It really hit home to me last year, with my zoology and ecology students. Out of 160 or so, around 1/4 to 1/3 put their hand up to say they had been on safari, or had done some wildlife watching overseas. How many went wildlife watching in the UK? One and a half (I guess the half was someone show had been dragged around the countryside by the countryside). In a tutorial, I ended up asking a few students, where would you watch wildlife in the UK. There was an awkward pause. The one of them tentatively suggested, "A zoo?"
There are other warning signs. I was in Todmorden last weekend (more to follow on this), and my host for a delightful walk around the town told me that she knew things were changing when she saw blackcurrants for sale in supermarkets for £2 a punnet. I knew what she meant. Why pay for them when they are all over the place for free? And now the loss of words about the countryside from the Oxford Junior Dictionary has prompted a new book, The Lost Words, by Robert Macfarlane and Jackie Morris , written and illustrated to try to keep the natural world as a real, living part of the world of children.

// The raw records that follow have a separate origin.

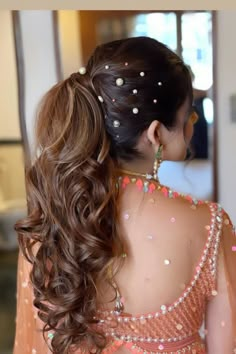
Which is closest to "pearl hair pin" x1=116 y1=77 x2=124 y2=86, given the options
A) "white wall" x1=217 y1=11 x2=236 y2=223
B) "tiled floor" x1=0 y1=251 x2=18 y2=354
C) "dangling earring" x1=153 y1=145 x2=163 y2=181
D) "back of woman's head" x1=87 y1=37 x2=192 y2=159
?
"back of woman's head" x1=87 y1=37 x2=192 y2=159

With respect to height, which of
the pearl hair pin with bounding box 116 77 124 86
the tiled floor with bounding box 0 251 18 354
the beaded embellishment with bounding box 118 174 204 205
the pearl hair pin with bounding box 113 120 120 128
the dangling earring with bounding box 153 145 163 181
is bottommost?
the tiled floor with bounding box 0 251 18 354

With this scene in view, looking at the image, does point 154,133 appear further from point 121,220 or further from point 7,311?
point 7,311

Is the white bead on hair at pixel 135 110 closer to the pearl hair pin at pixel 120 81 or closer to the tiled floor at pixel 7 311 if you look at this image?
the pearl hair pin at pixel 120 81

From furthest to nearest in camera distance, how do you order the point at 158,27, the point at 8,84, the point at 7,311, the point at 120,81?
1. the point at 7,311
2. the point at 8,84
3. the point at 158,27
4. the point at 120,81

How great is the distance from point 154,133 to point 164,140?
1.5 inches

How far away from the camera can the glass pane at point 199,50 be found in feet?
4.89

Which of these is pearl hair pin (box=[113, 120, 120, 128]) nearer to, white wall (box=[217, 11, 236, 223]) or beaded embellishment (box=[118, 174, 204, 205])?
beaded embellishment (box=[118, 174, 204, 205])

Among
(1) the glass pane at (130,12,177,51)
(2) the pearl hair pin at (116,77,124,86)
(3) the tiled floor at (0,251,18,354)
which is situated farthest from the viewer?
(3) the tiled floor at (0,251,18,354)

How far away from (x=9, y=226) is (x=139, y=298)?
0.92 meters

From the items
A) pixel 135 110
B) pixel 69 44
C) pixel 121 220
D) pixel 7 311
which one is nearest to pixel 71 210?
pixel 121 220

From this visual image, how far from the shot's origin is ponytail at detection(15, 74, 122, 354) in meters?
0.81

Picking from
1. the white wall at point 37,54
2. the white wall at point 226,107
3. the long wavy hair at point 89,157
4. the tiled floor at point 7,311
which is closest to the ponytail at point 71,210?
the long wavy hair at point 89,157

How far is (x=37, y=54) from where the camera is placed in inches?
60.4

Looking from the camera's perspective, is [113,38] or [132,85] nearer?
[132,85]
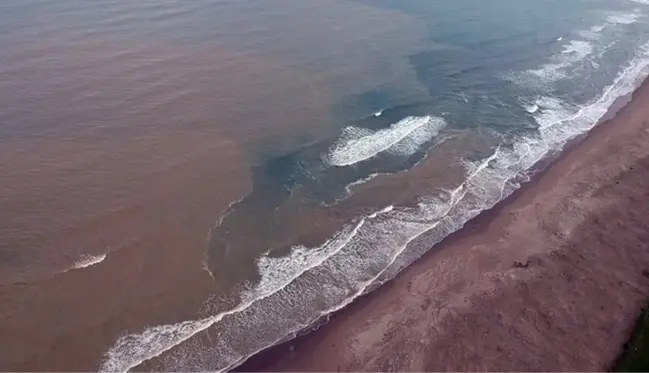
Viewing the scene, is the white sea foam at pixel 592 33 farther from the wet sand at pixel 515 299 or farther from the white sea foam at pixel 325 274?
the wet sand at pixel 515 299

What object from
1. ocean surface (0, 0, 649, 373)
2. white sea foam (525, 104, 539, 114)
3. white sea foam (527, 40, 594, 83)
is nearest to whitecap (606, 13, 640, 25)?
ocean surface (0, 0, 649, 373)

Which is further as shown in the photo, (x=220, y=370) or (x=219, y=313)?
(x=219, y=313)

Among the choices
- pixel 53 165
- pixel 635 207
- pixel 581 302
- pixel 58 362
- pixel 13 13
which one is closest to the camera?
pixel 58 362

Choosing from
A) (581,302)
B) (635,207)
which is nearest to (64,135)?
(581,302)

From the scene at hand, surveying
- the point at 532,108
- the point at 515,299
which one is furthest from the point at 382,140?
the point at 515,299

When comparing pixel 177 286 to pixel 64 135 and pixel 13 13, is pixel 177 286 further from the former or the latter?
pixel 13 13

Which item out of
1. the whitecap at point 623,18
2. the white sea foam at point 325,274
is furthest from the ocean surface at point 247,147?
the whitecap at point 623,18

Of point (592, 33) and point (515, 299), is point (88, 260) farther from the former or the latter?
point (592, 33)
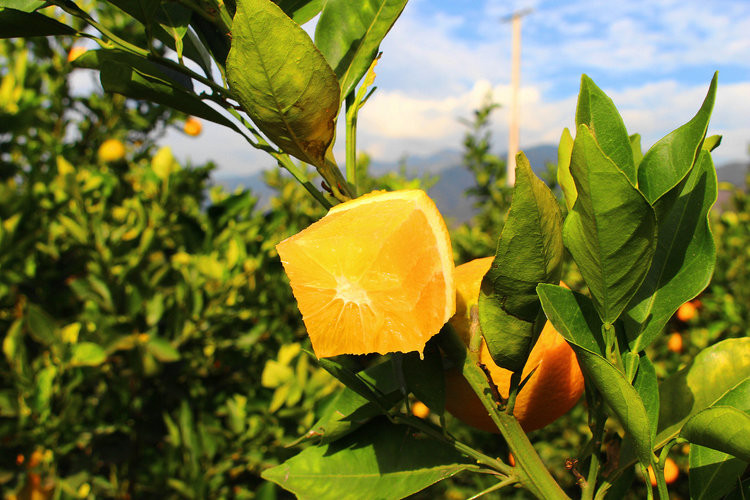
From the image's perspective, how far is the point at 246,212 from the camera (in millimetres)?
1955

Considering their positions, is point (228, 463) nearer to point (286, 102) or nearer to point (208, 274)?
point (208, 274)

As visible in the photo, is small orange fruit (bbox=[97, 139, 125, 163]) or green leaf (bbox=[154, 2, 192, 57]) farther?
small orange fruit (bbox=[97, 139, 125, 163])

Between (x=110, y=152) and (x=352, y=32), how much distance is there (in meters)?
2.18

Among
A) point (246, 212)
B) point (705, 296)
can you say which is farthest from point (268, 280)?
point (705, 296)

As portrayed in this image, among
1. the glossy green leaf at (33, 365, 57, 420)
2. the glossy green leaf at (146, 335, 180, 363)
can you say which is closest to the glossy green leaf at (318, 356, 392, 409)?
the glossy green leaf at (146, 335, 180, 363)

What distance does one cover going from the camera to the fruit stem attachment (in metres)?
0.40

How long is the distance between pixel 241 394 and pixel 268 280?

For without that strong emotional link, what is there to keep people caring about our living world? If plants, animals and ecosystem are just symbols, then nothing. If they are to be invoked by documentaries, well, we have loads already that we can repeat. And if it's all about going to exotic places, well they will be kept, supported by the tourism industry, while our living landscapes around can become more sterile without fuss of murmur.
There is lots of good work being done, of course, not least through events like LEAF's Open Farm Sunday, and programmes like Countryfile, and organisations like the Wildlife Trusts. Is it enough?